Why would I be so masochistic?
- Tools that engender dependency are very dangerous tools.
- I consider this to be perfect legible commentary. Feed it into the autoformatter of your choice, and watch it become illegible. Tools that are easy-to-use and wreck perfectly good information are very dangerous tools.
- Buried in this class's whitespace are strong clues to its phylogeny.
That last point is subtle. But here is a simple example.
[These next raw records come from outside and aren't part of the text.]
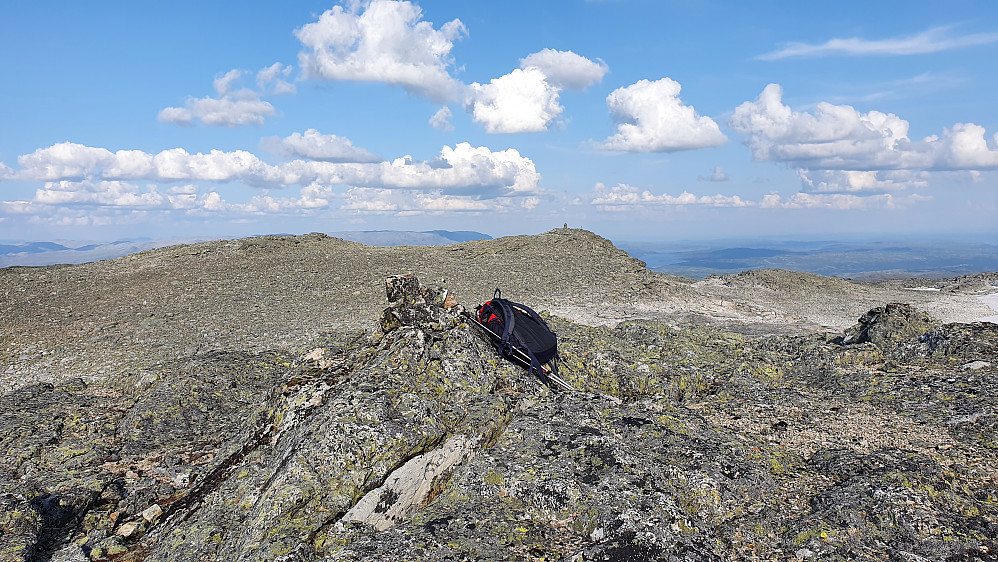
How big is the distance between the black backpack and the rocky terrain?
1.32 feet

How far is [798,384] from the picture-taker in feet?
34.1

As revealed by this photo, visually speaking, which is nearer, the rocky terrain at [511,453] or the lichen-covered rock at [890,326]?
the rocky terrain at [511,453]

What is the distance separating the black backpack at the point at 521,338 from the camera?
8.91 m

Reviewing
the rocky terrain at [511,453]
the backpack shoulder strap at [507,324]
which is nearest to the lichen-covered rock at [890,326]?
the rocky terrain at [511,453]

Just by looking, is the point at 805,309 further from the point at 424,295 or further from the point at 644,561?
the point at 644,561

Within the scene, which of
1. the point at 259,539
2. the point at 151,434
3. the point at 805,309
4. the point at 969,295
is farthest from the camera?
the point at 969,295

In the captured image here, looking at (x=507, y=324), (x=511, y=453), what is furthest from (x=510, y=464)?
(x=507, y=324)

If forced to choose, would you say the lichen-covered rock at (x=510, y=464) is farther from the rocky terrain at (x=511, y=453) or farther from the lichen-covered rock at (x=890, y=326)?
the lichen-covered rock at (x=890, y=326)

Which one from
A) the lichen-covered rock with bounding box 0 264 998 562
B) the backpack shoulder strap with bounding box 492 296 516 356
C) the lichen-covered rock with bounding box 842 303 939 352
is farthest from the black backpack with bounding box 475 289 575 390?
the lichen-covered rock with bounding box 842 303 939 352

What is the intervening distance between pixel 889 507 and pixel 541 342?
523 centimetres

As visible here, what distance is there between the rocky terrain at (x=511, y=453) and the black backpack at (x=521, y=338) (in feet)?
1.32

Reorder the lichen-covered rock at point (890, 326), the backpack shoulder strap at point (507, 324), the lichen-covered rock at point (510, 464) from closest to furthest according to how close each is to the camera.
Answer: the lichen-covered rock at point (510, 464) < the backpack shoulder strap at point (507, 324) < the lichen-covered rock at point (890, 326)

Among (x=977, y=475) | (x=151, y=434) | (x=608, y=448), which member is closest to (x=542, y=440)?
(x=608, y=448)

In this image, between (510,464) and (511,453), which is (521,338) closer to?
(511,453)
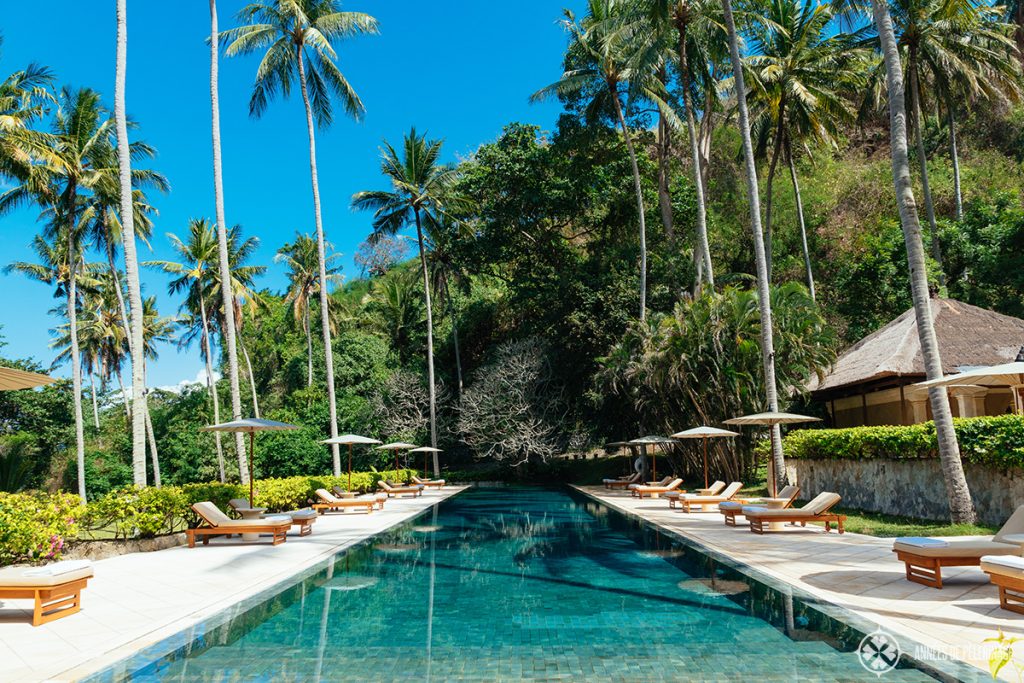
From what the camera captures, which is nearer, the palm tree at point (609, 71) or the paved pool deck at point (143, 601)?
the paved pool deck at point (143, 601)

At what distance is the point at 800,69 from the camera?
75.4ft

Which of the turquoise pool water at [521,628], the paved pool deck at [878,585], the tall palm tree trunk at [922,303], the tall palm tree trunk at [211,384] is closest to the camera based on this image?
the turquoise pool water at [521,628]

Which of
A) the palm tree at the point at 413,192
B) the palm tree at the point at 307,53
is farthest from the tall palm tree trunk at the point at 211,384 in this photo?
the palm tree at the point at 307,53

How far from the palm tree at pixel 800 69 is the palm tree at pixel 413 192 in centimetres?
1374

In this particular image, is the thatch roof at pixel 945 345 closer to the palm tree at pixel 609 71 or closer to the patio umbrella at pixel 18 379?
the palm tree at pixel 609 71

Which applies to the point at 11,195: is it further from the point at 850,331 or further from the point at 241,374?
the point at 850,331

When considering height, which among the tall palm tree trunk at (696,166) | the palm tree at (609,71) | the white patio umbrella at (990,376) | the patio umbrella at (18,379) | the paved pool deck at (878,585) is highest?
the palm tree at (609,71)

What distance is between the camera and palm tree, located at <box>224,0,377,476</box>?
20.7 m

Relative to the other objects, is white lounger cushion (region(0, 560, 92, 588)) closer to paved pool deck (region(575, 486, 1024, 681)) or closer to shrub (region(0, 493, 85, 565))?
shrub (region(0, 493, 85, 565))

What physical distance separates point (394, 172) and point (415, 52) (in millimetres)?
5304

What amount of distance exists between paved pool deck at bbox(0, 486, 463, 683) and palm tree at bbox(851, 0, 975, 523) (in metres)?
9.63

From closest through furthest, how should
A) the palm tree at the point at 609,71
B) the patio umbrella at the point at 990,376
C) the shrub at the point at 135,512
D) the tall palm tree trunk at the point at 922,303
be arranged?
the patio umbrella at the point at 990,376 → the tall palm tree trunk at the point at 922,303 → the shrub at the point at 135,512 → the palm tree at the point at 609,71

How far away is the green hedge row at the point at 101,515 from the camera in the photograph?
28.4 ft

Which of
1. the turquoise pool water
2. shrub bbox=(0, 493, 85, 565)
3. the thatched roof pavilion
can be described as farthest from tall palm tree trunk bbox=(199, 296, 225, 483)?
the thatched roof pavilion
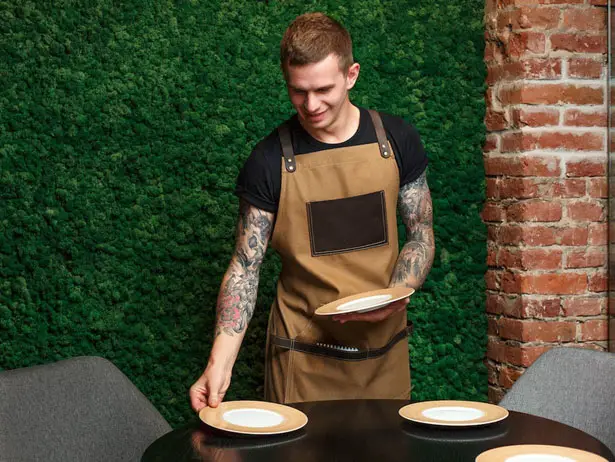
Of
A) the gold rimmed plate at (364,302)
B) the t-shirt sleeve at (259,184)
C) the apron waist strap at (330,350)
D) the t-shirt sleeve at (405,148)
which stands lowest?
the apron waist strap at (330,350)

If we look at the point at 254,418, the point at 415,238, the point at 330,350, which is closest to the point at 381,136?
the point at 415,238

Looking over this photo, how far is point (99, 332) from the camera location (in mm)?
2959

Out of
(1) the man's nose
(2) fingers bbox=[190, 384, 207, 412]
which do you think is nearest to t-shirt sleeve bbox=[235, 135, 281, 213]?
(1) the man's nose

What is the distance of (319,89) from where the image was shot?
2.22 meters

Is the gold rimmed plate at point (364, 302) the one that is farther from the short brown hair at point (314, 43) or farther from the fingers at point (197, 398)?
the short brown hair at point (314, 43)

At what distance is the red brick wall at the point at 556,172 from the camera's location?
10.4ft

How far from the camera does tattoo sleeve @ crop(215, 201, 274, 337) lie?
89.6 inches

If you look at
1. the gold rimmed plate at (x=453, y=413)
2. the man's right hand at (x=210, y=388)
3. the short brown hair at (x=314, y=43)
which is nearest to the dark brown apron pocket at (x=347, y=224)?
the short brown hair at (x=314, y=43)

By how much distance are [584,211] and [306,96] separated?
149 cm

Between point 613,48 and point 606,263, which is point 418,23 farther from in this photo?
point 606,263

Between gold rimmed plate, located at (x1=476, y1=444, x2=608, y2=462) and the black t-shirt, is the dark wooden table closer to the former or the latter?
gold rimmed plate, located at (x1=476, y1=444, x2=608, y2=462)

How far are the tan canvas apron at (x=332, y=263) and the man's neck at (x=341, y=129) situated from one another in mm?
42

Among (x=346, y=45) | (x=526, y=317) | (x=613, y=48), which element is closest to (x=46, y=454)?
(x=346, y=45)

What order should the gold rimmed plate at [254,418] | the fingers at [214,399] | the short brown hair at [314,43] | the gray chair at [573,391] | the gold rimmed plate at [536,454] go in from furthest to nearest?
the short brown hair at [314,43], the gray chair at [573,391], the fingers at [214,399], the gold rimmed plate at [254,418], the gold rimmed plate at [536,454]
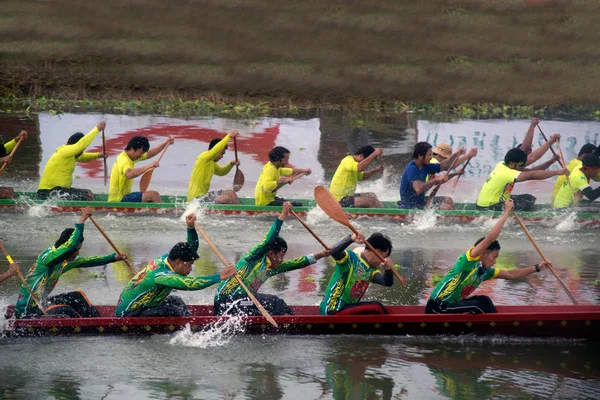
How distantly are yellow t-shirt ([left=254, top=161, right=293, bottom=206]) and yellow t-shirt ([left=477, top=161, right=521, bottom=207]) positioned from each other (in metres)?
3.61

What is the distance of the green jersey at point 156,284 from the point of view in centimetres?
1231

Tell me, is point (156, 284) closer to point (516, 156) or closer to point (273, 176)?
point (273, 176)

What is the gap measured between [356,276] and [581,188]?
27.5ft

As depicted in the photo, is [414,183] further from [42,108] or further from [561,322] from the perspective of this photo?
[42,108]

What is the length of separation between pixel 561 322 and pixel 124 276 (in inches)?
258

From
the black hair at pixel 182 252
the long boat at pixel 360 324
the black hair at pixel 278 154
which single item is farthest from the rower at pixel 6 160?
the black hair at pixel 182 252

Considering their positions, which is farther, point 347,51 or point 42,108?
point 347,51

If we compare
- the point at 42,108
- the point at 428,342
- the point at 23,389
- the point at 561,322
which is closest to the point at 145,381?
the point at 23,389

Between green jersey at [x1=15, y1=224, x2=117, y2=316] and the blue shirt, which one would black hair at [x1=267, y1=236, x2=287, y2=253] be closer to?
green jersey at [x1=15, y1=224, x2=117, y2=316]

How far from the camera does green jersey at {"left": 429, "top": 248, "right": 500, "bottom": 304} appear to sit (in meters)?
12.8

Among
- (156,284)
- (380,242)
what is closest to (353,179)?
(380,242)

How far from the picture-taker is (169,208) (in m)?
19.9

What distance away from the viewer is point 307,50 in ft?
104

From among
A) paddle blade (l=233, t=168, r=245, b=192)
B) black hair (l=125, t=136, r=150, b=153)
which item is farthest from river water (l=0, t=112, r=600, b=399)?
paddle blade (l=233, t=168, r=245, b=192)
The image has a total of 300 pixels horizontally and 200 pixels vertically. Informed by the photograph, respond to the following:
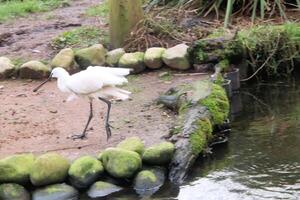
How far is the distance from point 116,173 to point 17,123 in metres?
2.02

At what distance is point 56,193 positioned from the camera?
554 cm

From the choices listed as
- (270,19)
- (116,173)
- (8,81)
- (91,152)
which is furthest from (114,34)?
(116,173)

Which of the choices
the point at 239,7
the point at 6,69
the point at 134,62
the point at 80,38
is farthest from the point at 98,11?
the point at 134,62

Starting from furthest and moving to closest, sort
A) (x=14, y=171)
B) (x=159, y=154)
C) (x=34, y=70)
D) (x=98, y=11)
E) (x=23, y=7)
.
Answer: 1. (x=23, y=7)
2. (x=98, y=11)
3. (x=34, y=70)
4. (x=159, y=154)
5. (x=14, y=171)

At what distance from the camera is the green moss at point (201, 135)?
6.17 meters

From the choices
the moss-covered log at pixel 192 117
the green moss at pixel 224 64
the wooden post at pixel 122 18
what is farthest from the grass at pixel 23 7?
the moss-covered log at pixel 192 117

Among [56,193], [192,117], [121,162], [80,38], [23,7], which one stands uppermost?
[23,7]

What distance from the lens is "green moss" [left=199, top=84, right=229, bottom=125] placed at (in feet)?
22.4

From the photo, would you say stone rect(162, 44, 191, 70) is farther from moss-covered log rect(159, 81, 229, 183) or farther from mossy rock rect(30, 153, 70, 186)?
mossy rock rect(30, 153, 70, 186)

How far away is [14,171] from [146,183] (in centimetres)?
109

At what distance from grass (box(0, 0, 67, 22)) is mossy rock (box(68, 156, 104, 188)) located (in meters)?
7.27

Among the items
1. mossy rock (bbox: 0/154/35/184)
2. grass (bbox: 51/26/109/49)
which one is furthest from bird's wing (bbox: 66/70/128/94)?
grass (bbox: 51/26/109/49)

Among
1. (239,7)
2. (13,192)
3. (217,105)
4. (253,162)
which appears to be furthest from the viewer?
(239,7)

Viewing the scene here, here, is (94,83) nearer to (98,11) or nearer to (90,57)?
(90,57)
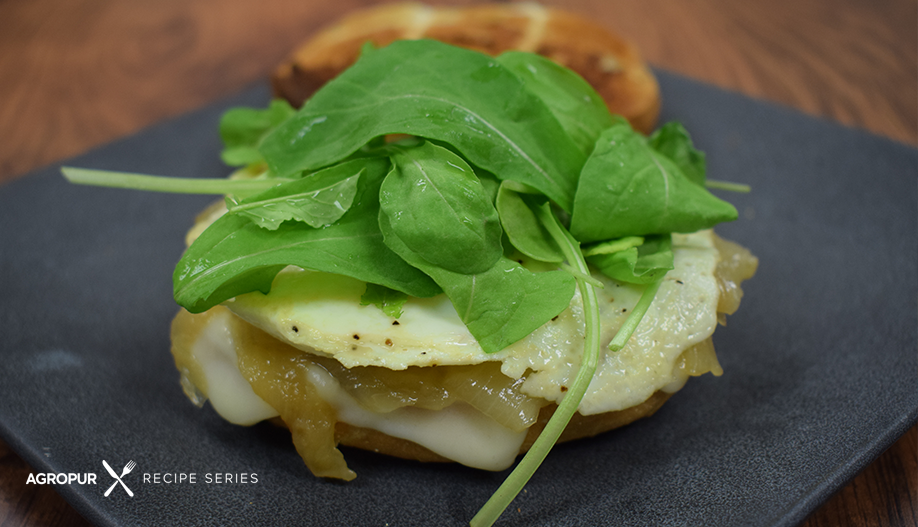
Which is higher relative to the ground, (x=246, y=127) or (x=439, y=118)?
(x=439, y=118)

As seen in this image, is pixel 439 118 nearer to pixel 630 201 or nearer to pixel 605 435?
pixel 630 201

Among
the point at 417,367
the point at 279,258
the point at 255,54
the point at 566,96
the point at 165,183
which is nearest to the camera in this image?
the point at 279,258

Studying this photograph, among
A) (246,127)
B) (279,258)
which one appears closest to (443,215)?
(279,258)

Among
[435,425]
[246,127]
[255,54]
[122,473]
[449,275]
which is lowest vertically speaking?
[255,54]

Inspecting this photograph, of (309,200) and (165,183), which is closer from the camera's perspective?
(309,200)

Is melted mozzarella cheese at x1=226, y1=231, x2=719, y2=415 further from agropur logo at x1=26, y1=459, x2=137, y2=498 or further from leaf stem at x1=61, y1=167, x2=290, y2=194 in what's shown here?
agropur logo at x1=26, y1=459, x2=137, y2=498

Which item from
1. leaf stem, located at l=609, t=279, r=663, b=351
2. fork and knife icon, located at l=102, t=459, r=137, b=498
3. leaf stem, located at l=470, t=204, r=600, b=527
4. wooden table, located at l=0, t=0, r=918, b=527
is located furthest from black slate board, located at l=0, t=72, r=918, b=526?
wooden table, located at l=0, t=0, r=918, b=527
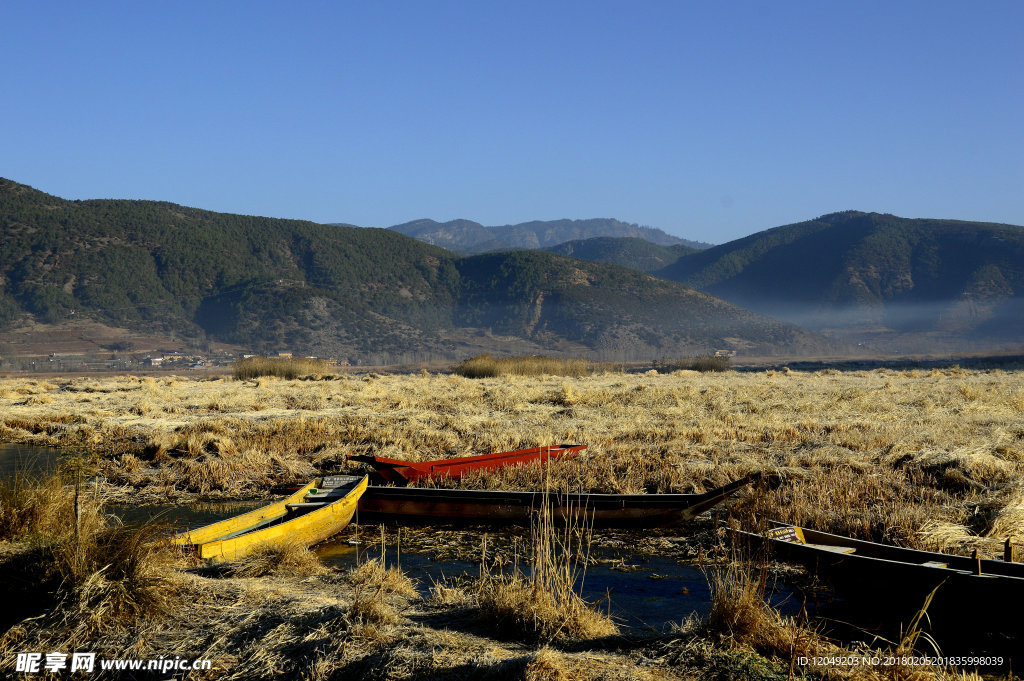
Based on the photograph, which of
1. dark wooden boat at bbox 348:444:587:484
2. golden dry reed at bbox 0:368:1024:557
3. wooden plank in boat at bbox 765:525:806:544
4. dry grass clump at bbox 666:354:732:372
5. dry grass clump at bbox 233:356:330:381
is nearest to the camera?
wooden plank in boat at bbox 765:525:806:544

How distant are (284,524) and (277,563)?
1063 mm

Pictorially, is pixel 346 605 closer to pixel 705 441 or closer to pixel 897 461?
pixel 897 461

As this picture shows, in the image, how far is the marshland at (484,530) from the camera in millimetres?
6570

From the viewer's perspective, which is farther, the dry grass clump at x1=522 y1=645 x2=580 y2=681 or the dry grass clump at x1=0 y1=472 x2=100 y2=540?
the dry grass clump at x1=0 y1=472 x2=100 y2=540

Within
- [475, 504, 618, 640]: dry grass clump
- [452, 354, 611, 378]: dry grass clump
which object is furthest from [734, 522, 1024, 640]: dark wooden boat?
[452, 354, 611, 378]: dry grass clump

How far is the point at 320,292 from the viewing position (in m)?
132

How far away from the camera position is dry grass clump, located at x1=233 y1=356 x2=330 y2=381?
152ft

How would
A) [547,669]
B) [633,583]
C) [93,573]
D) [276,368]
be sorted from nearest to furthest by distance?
[547,669], [93,573], [633,583], [276,368]

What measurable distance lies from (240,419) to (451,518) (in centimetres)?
1230

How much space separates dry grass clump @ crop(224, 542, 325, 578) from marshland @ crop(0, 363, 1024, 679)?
35 millimetres

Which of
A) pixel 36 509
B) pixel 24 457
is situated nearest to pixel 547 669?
pixel 36 509

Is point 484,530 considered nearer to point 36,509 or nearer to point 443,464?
point 443,464

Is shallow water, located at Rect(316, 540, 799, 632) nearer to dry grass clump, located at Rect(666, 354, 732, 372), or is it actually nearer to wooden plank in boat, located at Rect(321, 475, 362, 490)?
wooden plank in boat, located at Rect(321, 475, 362, 490)

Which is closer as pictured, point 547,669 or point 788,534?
point 547,669
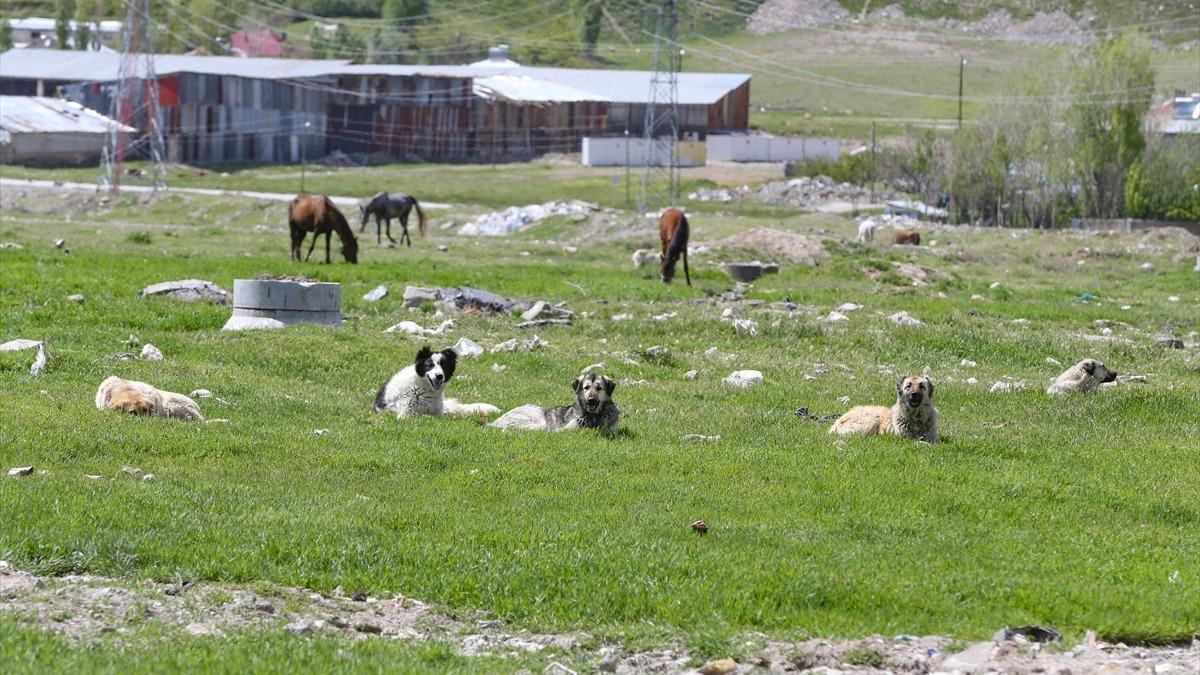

Take this comment block, and contrast it with this one. Notice that they are different widths. There are a number of reasons this might be the case. But considering that the flavor of the block is the same, the most likely is that the same author is using another (already extant) class as fodder for copy-pasta. A fuzzier version of the same conclusion could be drawn from hard vs soft tabbing that is intermixed in the same file; Either several authors, or a passage of time touched this file between edits.
If I were hunting a bug, I could then use that whitespace difference to find the functional boundaries of the edits, and looks for mistakes on the interface. Either the authors were not aware of how the other thought (if there were really two authors), or the same author let too many moons pass, and then dove into a feature addition with an insufficient re-read of his own code. Any experienced programmer who is honest with vimself realizes that he has done both.
After all... whitespace is part of the code, and I can only assume that the person who put it there did it for a reason (if if that reason was "copy-paste").
I've been trying to convert all of my commentary into a format that Doxygen can parse and use. But to use an autoformatter to achieve that end on someone else's code is wrecking perfectly good information that (if you are a detail-oriented reader) would help you better understand the program, and not merely the code.